- **TASK**
In the text about the MCV100 ventilator, how many hours can the internal battery power the unit when compressed oxygen is not available?
***** TEXT SECTION
The 14-pound MCV100 costs from $2835 to $3532, depending on functionality, versus about $30,000 for the typical hospital ventilator that weighs about 100 pounds and is tethered to fixed connections that make it immobile and, therefore, unavailable for use outside a hospital.
Also unlike a hospital ventilator, Allied's MCV100 can be powered by its internal rechargeable battery or ordinary electric power. The battery runs the ventilator for 21 hours if compressed oxygen is used. If compressed oxygen is not available, the battery will power the unit for seven hours. Auxiliary battery packs will be made available that will deliver 42 hours of run time when operated with compressed oxygen and 14 hours without compressed oxygen. Batteries recharge in five and 10 hours, respectively, for the internal battery and auxiliary pack.
"Allied will introduce another MCV ventilator in about two months that can run exclusively on compressed oxygen or air if that is the only power source available or be powered by AC current or internal battery," said Jack Dabrowski, Allied product manager for emergency products.
The MCV100 offers tidal volume (the amount of air breathed in and out) settings of 200 to 1200 milliliters and eight to 20 breaths per minute, oxygen mixing capability, breath-assist function for spontaneous breathing, full array of audible and visual safety alarms and a rechargeable battery with a three-year shelf life, Dabrowski said.
The MCV100 meets all requirements in the American Association for Respiratory Care's "Guidelines for Acquisition of Ventilators to Meet Demands for Pandemic Flu and Mass Casualty Incidents" report of May 25, 2006.
**********
***** MATERIAL SUPPLIED
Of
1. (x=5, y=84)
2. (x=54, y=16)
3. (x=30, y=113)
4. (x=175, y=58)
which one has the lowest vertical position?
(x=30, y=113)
**********
- **ANSWER TO THIS PROBLEM**
Seven hours.